Write each entry out again exactly, with nothing omitted.

——

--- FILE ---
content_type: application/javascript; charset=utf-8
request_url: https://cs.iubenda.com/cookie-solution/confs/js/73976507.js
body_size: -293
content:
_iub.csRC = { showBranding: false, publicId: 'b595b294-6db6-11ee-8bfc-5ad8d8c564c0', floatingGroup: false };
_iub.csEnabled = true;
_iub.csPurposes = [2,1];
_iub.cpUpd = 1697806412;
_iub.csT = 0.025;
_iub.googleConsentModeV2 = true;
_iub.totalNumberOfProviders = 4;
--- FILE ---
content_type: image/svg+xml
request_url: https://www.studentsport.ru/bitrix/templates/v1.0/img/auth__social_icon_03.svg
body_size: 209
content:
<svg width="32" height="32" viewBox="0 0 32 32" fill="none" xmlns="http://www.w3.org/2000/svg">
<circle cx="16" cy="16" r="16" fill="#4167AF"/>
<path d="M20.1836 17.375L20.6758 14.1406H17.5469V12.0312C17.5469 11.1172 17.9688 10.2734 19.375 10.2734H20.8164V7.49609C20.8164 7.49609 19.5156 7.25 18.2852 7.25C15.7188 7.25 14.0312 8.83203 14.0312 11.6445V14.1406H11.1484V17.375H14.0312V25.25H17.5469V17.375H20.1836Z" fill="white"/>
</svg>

——

[Written response]
--- FILE ---
content_type: application/javascript; charset=utf-8
request_url: https://cs.iubenda.com/cookie-solution/confs/js/73976507.js
body_size: -293
content:
_iub.csRC = { showBranding: false, publicId: 'b595b294-6db6-11ee-8bfc-5ad8d8c564c0', floatingGroup: false };
_iub.csEnabled = true;
_iub.csPurposes = [2,1];
_iub.cpUpd = 1697806412;
_iub.csT = 0.025;
_iub.googleConsentModeV2 = true;
_iub.totalNumberOfProviders = 4;
--- FILE ---
content_type: image/svg+xml
request_url: https://www.studentsport.ru/bitrix/templates/v1.0/img/auth__social_icon_03.svg
body_size: 209
content:
<svg width="32" height="32" viewBox="0 0 32 32" fill="none" xmlns="http://www.w3.org/2000/svg">
<circle cx="16" cy="16" r="16" fill="#4167AF"/>
<path d="M20.1836 17.375L20.6758 14.1406H17.5469V12.0312C17.5469 11.1172 17.9688 10.2734 19.375 10.2734H20.8164V7.49609C20.8164 7.49609 19.5156 7.25 18.2852 7.25C15.7188 7.25 14.0312 8.83203 14.0312 11.6445V14.1406H11.1484V17.375H14.0312V25.25H17.5469V17.375H20.1836Z" fill="white"/>
</svg>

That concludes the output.